Кутергин достал из походного саквояжа бутылку
– Убери! Вино нам ни к чему. Ты молочную водку пил?
– Молочную?
– недоуменно переспросил Федор Андреевич.
– Нет, не доводилось.
– Вот и попробуешь. Кузьма!
В комнату влетел шустрый маленький казачок, похожий на щуплого подростка. Но на лице у него красовались пышные усы. Одной рукой он придерживал ножны шашки, а другой - бережно прижимал к груди липовый жбан. В мгновение ока на столе появились деревянные пиалы, каравай хлеба и огромный кусок вяленой баранины. С непостижимой ловкостью Кузьма шашкой нарезал хлеб и мясо, налил в пиалы водки и положил рядом с ними пучки зеленого дикого лука.
– Видал?
– улыбнулся Денисов.
– Урядник мой, Кузьма Бессмертный; за все и про все у него шашка! Чего же ты доблестью казачьей баранину кромсаешь, а, Кузька?
– Так ить всю жисть ей мясо кромсаешь, - хитро ухмыльнулся урядник.
– То овечье, то человечье.
– Философ!
– Матвей Иванович поднял пиалу.
– Ну, будем здоровы и за благополучное возвращение.
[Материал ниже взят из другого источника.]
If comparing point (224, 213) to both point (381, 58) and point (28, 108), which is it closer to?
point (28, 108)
Капитан вдруг почувствовал себя в обществе этих совершенно незнакомых ему людей легко и просто, словно он тоже давно насквозь пропах конским потом и горькой полынью. Предстоящая долгая дорога через дикую степь и жаркие пески представилась ему совсем не опасной, а еще вчера мучившие сомнения и предчувствия - просто бредом. Федору Андреевичу уже не казалось противоестественным пить с утра странную молочную водку с казачьим хорунжим и урядником, закусывать ее бараниной и непонятной зеленью. Будто он был уже там, в знойной полуденной стороне, и сидел с ними на привале у костра, а рядом, позвякивая удилами, паслись стреноженные кони. И капитан тоже поднял пиалу:
– С Богом, Матвей Иванович! Будь здоров, Кузьма!
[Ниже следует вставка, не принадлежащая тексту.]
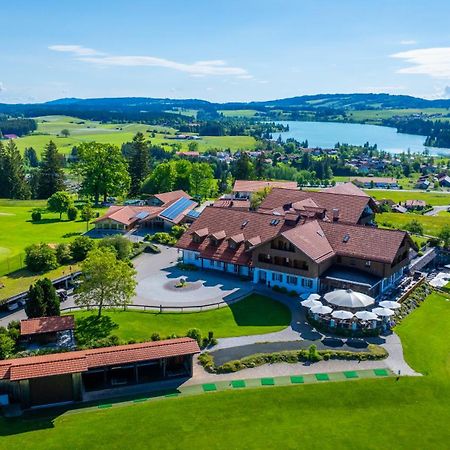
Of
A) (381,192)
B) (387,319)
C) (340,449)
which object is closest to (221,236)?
(387,319)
Напиток обжег гортань, и перехватило дыхание. Не в силах ни вдохнуть, ни выдохнуть, Федор Андреевич покраснел, чувствуя, как из глаз покатились слезы. Денисов хлопнул его по спине ладонью и сунул в широко раскрытый рот пучок дикого лука. Капитан сдавил его зубами, и горьковатый едкий сок сразу снял обжигающую боль. Казачье питье оказалось огненным.
– Колодцы будем проверять?
– Матвей Иванович жадно глотал большие куски баранины, стараясь поскорее насытиться.
– Надо, - подтвердил Кутергин. Он уже успел немного отдышаться.
– Надо знать, сколько воды можно взять из них, где какой рельеф местности и твердость почвы. Определить места переправ через реки.
– Стало быть, война скоро?
– Денисов помрачнел.
– Пойдут ребятушки на Хиву, а может, еще дальше?
– Не знаю, - честно ответил капитан. И, вспомнив ночной разговор, сообщил: - Тут какой-то азиат просился со мной в степь.
– Здесь, в форте?
– живо заинтересовался Матвей Иванович.
– Носатый такой, глаза черные, ходит вразвалочку, на ворону похож? Этот? Конь у него ахалтекинец, золотистой масти.